Too often I’m guilty of considering Williamson in a theoretical sense. What he can be instead of who he is on a regular basis. My belief in his potential is not without evidence, though. Before he suffered a hamstring injury in the fourth quarter of last year’s play-in against the Los Angeles Lakers, Williamson finished that game—the most consequential in a career that’s never experienced the playoffs—with 40 points, 11 rebounds, and five assists in 37 minutes. It was an enthralling performance, especially this sound-barrier-breaking bull rush that ended the first half:
It was also a performance that the Pelicans waited five years to see. Now, we might wistfully, somewhat justifiably, wonder whether it’ll go down as the peak of his career. This is not an indictment of Zion’s talent. He can obviously make his third All-Star team this season. Few are more irrepressible at their peak.
With several of his most important teammates out of the lineup, the next few weeks will be a fascinating test for Williamson. Can he reassert himself as a palpable oddity who logs eye-popping numbers and leverages all the attention that defenses give him to prop everyone else up a level?
As someone whose on-court disposition toggles between exasperating lifelessness and abrupt fury, Zion must seize the opportunity before New Orleans’s playoff hopes go down the drain. This isn’t dramatic: A slow start in the Western Conference can end a season before it starts.
In an impressive 31-point showing against the Warriors last week, Williamson’s ability to create and make exceptionally difficult shots reaffirmed the limitless expectations that have surrounded him since he was introduced to the general public as a teenager. He attacked early and often, making immediate decisions and powerful bursts into the paint. That continued in a win over the Pacers last Friday night, when Zion had 34 points and 10 assists while shooting 70 percent from the floor. Indiana spent portions of the game guarding him with one defender (usually Myles Turner or Obi Toppin), which essentially confirmed what was already known to be a hopeless strategy.
He’s a willing passer—not enough can be said about his alert playmaking ability—and there are plenty of examples when Zion sees a wall, quickly moves the ball, and trusts teammates to exploit a compromised defense. (According to Sportradar, Indiana allowed a whopping 1.82 points per chance when its shell defense was compact—a.k.a. when it packed the paint.)

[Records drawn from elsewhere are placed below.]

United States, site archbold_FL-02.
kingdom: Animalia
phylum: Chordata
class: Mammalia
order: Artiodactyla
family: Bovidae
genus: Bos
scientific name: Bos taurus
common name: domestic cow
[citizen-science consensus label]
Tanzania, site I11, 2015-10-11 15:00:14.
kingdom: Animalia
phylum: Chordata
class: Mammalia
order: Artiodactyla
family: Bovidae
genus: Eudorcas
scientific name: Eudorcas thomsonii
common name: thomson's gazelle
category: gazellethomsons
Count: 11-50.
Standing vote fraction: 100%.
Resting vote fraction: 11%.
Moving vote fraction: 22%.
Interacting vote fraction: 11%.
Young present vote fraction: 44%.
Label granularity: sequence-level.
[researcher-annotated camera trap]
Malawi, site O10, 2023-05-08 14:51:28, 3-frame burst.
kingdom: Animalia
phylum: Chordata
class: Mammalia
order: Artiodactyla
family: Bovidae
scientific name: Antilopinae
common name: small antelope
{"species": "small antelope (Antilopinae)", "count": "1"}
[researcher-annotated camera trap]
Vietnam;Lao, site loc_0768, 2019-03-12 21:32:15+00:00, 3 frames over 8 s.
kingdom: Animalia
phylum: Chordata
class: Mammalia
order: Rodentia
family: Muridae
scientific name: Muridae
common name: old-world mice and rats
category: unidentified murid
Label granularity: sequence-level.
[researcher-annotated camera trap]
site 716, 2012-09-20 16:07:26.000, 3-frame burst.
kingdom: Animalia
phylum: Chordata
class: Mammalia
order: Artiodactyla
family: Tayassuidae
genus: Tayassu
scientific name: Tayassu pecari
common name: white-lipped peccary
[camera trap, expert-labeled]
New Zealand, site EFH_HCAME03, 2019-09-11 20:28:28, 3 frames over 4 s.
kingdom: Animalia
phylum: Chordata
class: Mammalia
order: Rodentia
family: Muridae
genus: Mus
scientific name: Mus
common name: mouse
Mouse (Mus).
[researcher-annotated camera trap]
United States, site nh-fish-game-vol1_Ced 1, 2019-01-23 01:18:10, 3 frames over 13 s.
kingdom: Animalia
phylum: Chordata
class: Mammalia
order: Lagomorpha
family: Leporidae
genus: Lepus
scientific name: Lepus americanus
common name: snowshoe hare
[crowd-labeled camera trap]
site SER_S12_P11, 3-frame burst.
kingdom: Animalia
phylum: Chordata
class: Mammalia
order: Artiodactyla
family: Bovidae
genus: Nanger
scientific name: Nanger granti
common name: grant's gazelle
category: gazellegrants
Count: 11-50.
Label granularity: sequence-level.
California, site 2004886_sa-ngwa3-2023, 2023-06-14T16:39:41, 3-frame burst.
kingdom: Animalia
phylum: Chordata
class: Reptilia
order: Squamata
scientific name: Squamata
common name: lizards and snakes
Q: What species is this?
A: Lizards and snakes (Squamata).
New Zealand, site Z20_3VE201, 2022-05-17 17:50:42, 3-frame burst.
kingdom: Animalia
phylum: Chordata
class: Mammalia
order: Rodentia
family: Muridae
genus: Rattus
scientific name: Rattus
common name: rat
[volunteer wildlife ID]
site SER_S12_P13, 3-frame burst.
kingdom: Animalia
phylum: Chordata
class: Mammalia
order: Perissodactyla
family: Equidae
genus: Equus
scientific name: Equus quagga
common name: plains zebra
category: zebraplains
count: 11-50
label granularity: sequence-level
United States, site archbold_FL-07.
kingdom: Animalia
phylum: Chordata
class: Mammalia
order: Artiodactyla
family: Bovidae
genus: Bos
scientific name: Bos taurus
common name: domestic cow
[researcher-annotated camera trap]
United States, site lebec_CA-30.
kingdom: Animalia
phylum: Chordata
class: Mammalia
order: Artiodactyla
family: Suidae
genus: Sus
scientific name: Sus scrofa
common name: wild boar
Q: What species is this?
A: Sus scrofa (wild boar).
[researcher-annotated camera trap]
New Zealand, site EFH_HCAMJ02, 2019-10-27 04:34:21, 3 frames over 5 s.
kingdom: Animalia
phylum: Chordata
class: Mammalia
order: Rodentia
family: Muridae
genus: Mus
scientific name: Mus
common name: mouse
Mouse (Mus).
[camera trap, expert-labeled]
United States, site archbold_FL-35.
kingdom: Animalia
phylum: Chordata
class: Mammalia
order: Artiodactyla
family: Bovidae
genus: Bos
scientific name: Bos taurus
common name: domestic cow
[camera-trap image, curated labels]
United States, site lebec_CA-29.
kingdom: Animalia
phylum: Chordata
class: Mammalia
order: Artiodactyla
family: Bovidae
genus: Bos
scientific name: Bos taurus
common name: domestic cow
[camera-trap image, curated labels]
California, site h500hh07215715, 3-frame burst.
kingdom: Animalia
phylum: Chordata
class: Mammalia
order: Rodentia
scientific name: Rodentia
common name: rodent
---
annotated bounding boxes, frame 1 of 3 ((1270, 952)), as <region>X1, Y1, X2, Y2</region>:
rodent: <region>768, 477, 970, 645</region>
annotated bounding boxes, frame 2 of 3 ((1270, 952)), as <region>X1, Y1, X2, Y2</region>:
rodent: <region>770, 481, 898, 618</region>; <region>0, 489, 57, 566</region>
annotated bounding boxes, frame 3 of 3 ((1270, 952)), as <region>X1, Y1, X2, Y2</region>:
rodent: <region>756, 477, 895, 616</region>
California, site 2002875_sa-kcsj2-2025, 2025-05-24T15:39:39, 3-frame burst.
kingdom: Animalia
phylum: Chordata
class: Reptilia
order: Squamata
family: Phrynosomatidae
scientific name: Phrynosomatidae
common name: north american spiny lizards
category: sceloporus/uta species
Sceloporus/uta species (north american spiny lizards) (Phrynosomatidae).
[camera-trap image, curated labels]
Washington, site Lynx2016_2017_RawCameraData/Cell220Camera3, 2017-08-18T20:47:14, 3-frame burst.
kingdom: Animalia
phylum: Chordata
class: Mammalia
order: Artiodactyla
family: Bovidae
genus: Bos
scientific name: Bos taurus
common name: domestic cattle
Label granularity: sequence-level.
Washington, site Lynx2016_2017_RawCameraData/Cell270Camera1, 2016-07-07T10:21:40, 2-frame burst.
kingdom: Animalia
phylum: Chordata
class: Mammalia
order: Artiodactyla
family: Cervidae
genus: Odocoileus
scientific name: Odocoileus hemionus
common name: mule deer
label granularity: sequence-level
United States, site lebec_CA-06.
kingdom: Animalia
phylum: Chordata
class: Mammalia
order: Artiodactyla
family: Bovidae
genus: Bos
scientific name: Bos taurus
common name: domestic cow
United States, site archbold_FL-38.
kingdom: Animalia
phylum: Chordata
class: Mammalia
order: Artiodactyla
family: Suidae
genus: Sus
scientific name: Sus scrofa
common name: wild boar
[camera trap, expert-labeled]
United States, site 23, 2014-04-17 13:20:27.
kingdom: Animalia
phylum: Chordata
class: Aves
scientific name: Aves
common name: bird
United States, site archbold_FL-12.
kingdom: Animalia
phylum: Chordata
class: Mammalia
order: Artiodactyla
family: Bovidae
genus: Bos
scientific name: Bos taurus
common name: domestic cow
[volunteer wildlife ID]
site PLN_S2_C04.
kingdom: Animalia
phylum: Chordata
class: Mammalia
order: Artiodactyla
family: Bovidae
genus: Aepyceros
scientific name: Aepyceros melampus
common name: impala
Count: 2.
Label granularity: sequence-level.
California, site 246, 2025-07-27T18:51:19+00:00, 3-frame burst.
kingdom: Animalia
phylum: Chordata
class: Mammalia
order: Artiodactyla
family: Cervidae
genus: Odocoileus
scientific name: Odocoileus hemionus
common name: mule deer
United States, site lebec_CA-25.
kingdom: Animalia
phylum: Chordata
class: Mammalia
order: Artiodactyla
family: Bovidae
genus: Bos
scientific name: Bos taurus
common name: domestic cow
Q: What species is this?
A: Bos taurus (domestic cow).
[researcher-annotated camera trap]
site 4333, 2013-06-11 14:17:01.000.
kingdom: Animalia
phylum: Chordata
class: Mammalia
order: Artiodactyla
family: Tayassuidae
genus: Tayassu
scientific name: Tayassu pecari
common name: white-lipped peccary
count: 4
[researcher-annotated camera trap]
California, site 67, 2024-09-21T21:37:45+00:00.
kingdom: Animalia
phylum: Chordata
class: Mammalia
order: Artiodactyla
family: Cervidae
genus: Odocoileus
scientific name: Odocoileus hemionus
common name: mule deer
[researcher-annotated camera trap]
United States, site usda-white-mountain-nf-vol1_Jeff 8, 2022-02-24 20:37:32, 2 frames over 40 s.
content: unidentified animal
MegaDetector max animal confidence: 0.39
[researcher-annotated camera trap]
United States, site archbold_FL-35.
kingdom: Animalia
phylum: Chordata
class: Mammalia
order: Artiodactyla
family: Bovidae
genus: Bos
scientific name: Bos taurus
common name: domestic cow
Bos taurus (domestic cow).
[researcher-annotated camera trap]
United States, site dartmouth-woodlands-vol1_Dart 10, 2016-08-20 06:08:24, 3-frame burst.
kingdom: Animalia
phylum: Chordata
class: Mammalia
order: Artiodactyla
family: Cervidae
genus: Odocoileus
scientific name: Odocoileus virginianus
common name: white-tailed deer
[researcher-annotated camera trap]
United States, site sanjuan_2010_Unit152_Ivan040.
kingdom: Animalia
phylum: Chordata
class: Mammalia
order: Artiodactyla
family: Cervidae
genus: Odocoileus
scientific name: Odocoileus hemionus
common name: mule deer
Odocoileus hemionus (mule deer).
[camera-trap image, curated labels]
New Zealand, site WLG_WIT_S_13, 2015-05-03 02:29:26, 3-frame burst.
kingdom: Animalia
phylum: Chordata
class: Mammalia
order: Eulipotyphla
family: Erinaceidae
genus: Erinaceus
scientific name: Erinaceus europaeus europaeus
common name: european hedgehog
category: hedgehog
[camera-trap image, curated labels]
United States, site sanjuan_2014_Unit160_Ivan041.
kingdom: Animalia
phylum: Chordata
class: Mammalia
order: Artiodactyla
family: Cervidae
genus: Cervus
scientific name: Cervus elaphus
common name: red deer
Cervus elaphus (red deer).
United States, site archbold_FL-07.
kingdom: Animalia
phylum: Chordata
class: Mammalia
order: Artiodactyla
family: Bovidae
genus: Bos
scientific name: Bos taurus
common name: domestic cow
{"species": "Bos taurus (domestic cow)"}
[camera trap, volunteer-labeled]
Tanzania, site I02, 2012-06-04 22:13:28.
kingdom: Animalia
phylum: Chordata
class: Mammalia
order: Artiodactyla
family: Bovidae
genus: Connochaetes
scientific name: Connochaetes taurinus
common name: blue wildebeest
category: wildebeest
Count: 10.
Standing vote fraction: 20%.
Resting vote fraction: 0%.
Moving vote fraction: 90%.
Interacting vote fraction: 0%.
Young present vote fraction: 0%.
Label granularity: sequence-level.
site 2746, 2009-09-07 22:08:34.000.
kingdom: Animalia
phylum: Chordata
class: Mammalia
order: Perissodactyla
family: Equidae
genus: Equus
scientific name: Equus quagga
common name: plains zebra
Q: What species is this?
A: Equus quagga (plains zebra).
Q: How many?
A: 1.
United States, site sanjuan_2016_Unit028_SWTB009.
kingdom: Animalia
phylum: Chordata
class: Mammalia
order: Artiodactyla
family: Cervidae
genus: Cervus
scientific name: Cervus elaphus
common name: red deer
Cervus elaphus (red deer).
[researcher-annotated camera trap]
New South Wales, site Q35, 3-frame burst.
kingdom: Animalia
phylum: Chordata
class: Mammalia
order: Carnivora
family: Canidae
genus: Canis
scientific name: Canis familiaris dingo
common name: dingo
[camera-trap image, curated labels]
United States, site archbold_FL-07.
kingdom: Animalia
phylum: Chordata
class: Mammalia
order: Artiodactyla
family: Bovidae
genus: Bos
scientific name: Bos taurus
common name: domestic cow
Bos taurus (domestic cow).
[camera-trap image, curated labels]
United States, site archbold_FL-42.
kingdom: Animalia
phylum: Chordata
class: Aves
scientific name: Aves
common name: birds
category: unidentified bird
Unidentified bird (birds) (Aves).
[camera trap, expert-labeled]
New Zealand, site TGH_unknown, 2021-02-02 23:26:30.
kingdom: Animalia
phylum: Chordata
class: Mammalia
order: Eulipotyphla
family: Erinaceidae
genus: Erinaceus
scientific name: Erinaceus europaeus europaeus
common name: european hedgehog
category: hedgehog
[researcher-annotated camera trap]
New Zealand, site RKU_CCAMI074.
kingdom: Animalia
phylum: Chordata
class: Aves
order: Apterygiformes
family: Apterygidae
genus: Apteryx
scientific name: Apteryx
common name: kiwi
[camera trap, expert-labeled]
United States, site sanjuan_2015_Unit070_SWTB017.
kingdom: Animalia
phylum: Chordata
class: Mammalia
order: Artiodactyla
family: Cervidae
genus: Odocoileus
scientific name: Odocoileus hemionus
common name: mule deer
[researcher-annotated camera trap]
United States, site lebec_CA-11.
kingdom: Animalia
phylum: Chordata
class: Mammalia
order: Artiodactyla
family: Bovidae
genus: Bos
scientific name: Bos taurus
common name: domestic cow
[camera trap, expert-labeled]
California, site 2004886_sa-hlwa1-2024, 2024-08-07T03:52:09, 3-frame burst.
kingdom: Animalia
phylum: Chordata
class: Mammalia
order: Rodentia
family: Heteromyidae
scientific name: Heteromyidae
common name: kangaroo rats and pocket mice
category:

In crunch time, Williamson and Brandon Ingram shimmered in a two-man game that functioned in myriad ways all over the floor, whether Zion was setting an empty-corner drag screen or Ingram was at the right elbow, forcing the Pacers to make a difficult split-second decision as Zion came barreling into the paint with his left hand.
All of this is fantastic if you’re New Orleans. It’s also bittersweet and makes you wonder what this roster can be at full strength, with more spacing and live-dribble options. Whether he’s setting a ball screen or operating with a live dribble, Williamson’s power, speed, and gravity may just make some of those units unguardable.
At the same time, he isn’t a willing or able outside shooter, doesn’t make his free throws, and has to deal with defenders who regularly sag off him by several feet. We don’t know how that would translate in the playoffs because Williamson has literally never made it that far. But those exact limitations tend to be an Achilles’ heel in that type of environment.
It leads to predictability and a maddening internal conflict. Sometimes he’s too passive; sometimes he’s too obstinate and impatient, attacking a crowd that knows he wants to put his head down and forge ahead with his dominant hand. Per Sportradar, so far this season, Zion is tied for ending the most plays driving to his left, while a league-high 16 of his shots have been blocked. Striking that right balance isn’t easy, but the Pelicans need it every night. And at the end of the day, regardless of whatever unfortunate circumstance they find themselves in, that’s what superstars do. Soon enough, we’ll know whether Zion is one.